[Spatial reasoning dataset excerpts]
-.-.-
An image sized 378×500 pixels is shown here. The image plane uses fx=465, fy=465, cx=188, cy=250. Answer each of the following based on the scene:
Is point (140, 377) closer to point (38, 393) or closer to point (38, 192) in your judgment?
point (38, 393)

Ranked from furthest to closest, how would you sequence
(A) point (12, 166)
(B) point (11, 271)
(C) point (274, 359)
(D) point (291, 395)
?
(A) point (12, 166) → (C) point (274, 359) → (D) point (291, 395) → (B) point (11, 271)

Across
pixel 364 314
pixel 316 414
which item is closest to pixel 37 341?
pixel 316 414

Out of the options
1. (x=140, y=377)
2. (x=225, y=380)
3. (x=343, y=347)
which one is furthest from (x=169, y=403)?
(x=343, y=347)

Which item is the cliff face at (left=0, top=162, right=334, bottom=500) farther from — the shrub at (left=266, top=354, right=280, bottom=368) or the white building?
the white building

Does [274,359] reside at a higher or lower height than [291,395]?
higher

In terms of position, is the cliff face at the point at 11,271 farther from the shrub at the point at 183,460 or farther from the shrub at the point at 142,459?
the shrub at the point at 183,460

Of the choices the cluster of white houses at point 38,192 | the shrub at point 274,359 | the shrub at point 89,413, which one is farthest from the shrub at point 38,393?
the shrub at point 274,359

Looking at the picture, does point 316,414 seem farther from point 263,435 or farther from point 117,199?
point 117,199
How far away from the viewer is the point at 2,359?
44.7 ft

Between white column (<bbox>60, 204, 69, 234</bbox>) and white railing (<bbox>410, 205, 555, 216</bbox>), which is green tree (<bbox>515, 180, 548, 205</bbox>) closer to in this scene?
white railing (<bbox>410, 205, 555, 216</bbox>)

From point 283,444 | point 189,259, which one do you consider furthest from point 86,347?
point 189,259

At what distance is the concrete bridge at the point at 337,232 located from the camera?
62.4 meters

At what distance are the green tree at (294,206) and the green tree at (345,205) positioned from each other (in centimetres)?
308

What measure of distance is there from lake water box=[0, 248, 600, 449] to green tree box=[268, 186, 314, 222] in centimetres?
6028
-.-.-
- [What the task asks]
Reproduce every row above word for word, with no changes.

- [Solution for this exercise]
An image sized 378×500 pixels is shown here. The image plane uses fx=465, fy=465, cx=188, cy=250. Answer each of the following based on the scene:
Is point (140, 377) closer to point (38, 393) or closer to point (38, 192) in your judgment?
point (38, 393)

Ranked from furthest to closest, how would you sequence
(A) point (12, 166)
(B) point (11, 271)
(C) point (274, 359)
(D) point (291, 395)
?
(A) point (12, 166) → (C) point (274, 359) → (D) point (291, 395) → (B) point (11, 271)

Across
pixel 364 314
pixel 316 414
which item is closest to pixel 37 341?
pixel 316 414

Out of the options
1. (x=140, y=377)
2. (x=225, y=380)
3. (x=343, y=347)
which one is furthest from (x=169, y=403)?
(x=343, y=347)

Which item is the cliff face at (left=0, top=162, right=334, bottom=500) farther from — the shrub at (left=266, top=354, right=280, bottom=368) or the white building?
the white building

Does [274,359] reside at a higher or lower height than [291,395]?
higher

In terms of position, is the cliff face at the point at 11,271 farther from the shrub at the point at 183,460 or farther from the shrub at the point at 142,459?
the shrub at the point at 183,460

Of the choices the cluster of white houses at point 38,192 | the shrub at point 274,359 | the shrub at point 89,413, which one is farthest from the shrub at point 38,393?
the shrub at point 274,359

Looking at the picture, does point 316,414 seem farther from point 263,435 or farther from point 117,199?
point 117,199
How far away from the viewer is the point at 2,359?
44.7 ft

Between white column (<bbox>60, 204, 69, 234</bbox>) and white railing (<bbox>410, 205, 555, 216</bbox>), which is green tree (<bbox>515, 180, 548, 205</bbox>) closer to in this scene?
white railing (<bbox>410, 205, 555, 216</bbox>)

From point 283,444 | point 189,259, which one do you consider furthest from point 86,347?
point 189,259

At what distance is the concrete bridge at the point at 337,232 located from the camera?
62.4 meters

At what distance are the green tree at (294,206) and the green tree at (345,205) positioned from each other (in centimetres)?
308

What measure of distance is there from lake water box=[0, 248, 600, 449] to green tree box=[268, 186, 314, 222] in centimetres?
6028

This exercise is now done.